You've probably driven, biked, or walked past the large property at 212 N. 8th St. countless times over the years, and like us, perhaps you never paid it much mind. Granted, we're generally predisposed against surface parking lots, but given the location of this property on the edges of Chinatown and Old City, adjacent to the I-676 and a couple blocks from the Ben Franklin Bridge, this one never really bugged us too much. The City, which owns the property, is apparently of the mind that this lot could be put to better use and over the summer issued an RFP to redevelop it. According to a story from Philly.com, two developers responded to the RFP and will present their proposals to the community tonight.

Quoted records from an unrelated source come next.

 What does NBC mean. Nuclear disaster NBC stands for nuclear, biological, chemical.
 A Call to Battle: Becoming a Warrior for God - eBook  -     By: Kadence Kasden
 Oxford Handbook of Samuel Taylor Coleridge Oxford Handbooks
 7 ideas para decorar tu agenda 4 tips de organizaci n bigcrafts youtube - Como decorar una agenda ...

The proposal from Pennrose includes a mix of 55 units of affordable senior housing, 150 market rate apartments, and a Comfort Inn hotel with 147 rooms. With a large section of the property unbuildable because of underground tracks, this concept would include a parking lot with 143 spaces. In addition, Pennrose intends to partner with the Philadelphia Bar Foundation to construct the Equal Justice Center, a 160K sqft office building that would house legal aid organizations that are currently spread across the city. Wallace Roberts and Todd did the design work for this proposal.

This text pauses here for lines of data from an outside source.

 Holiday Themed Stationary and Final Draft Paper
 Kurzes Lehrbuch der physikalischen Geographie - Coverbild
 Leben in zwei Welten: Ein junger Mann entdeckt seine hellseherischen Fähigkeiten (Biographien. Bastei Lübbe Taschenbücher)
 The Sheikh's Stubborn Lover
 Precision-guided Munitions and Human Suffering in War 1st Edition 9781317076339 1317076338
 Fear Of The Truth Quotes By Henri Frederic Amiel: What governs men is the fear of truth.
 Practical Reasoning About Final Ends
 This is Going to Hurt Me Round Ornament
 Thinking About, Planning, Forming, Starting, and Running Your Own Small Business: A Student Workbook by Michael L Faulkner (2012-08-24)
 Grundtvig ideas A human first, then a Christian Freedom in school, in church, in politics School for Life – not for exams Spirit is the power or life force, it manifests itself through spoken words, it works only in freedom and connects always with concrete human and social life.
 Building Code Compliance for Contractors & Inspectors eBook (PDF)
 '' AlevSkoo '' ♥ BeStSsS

Parkway Corp. is behind the alternate proposal, in partnership with the Philadelphia Chinatown Development Corporation and Presby's Inspired Life. This vision for the property would include 120 market-rate condos, 60 units of affordable housing for seniors, a green space with exercise equipment for adults and a playground for kids, a hydroponic greenhouse, and a 20K sqft Asian supermarket. Roughly 180 parking spots would also be included, which makes sense given that Parkway is first and foremost a parking company (hence the name). Cecil Baker + Partners did the design work for this one.
With support from PCDC, we have to think that the Parkway proposal has the initial leg up on the Pennrose proposal, but we'd imagine that the City will take the feedback from the community meeting very seriously. If you'd like to find out more about the two concepts for this significant parcel and make your voice heard about which one you prefer, we encourage you to attend the community meeting tonight, March 6th, at 6pm at 1234 Market St. at the Septa Training Center. See you there?